Costcutter and Palmer & Harvey have pledged to make independent retailers more competitive against supermarket rivals after forming a joint venture company with £5bn worth of “unprecedented purchasing power”.  The new venture, called The Buyco, launches on 7 April and will aim to source and negotiate the lowest possible prices on products for members belonging to both firms.

The move will also see Costcutter add P&H’s 800 stores, including Mace, Supershop and Your Store, to its 1,700 Costcutter and Kwiksave outlets to create the second biggest symbol group behind Booker’s Premier. In return, P&H will move away from retail operations to focus on supplying the stores as part of an eight year distribution deal.

Retailers will also be able to take advantage of a new own label range called Independent, which will split into three tiers – Independent Trader, Independent and Independent Specialist. Costcutter CEO Darcy Willson-Rymer said: “This is the largest shake-up in the £34bn convenience sector for some time. It will give us unprecedented purchasing power and, given the rise in multiple convenience, will help us to make independent retailers more competitive.”
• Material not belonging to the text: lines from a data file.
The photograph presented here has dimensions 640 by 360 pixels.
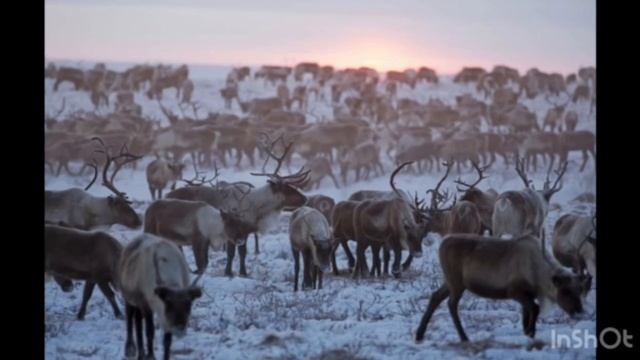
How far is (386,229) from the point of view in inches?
287

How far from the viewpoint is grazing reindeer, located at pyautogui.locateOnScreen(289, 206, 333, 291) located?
6.81 metres

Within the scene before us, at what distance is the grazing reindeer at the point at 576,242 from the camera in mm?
6473

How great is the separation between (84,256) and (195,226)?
1.43m

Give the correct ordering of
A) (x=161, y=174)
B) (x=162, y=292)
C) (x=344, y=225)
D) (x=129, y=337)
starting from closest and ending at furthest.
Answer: (x=162, y=292), (x=129, y=337), (x=344, y=225), (x=161, y=174)

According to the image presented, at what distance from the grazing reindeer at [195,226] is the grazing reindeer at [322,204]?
89cm

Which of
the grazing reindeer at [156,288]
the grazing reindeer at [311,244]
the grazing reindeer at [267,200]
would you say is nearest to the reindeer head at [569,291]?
the grazing reindeer at [311,244]

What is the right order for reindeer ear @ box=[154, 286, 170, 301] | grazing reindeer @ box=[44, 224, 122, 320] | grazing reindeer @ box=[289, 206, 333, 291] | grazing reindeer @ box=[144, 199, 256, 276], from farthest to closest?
grazing reindeer @ box=[144, 199, 256, 276] < grazing reindeer @ box=[289, 206, 333, 291] < grazing reindeer @ box=[44, 224, 122, 320] < reindeer ear @ box=[154, 286, 170, 301]

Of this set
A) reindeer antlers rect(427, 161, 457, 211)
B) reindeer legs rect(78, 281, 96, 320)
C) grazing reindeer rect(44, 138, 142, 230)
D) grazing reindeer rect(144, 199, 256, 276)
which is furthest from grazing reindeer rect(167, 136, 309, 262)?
reindeer legs rect(78, 281, 96, 320)

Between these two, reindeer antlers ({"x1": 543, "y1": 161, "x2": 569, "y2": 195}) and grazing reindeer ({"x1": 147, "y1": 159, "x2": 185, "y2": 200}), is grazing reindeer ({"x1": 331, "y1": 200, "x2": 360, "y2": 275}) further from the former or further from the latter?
grazing reindeer ({"x1": 147, "y1": 159, "x2": 185, "y2": 200})

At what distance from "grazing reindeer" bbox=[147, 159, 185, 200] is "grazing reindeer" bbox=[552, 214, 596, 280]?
10.9ft

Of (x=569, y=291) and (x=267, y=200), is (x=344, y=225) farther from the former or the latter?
(x=569, y=291)

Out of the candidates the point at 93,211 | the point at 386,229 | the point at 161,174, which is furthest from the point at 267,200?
the point at 161,174

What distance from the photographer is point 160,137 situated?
9.69m

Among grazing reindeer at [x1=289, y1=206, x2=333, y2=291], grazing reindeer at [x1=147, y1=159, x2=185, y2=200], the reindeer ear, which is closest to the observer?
the reindeer ear
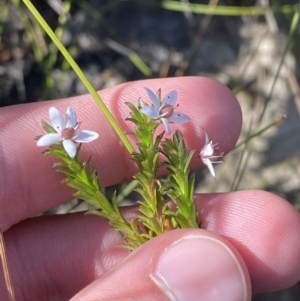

P&H managing director Martyn Ward, who takes on the role as CEO for The Buyco, added: “We will create value from volume to leverage the best deals, promotions and exclusive offers for our retailers.” The news was welcomed by Costcutter retailers, including Paul Cheema of Malcolm’s Store in Coventry who said: “The own label range looks the part, and having £5bn of buying power will help us have more control over our own destiny.”

Andrew Stevens, retail analyst at Verdict, said the consolidation would have a “huge impact” on the convenience sector: “The overall package is going to be far more attractive because the buying efficiency it brings can only make prices more attractive to retailers. It will also breed growth for the group as a whole.”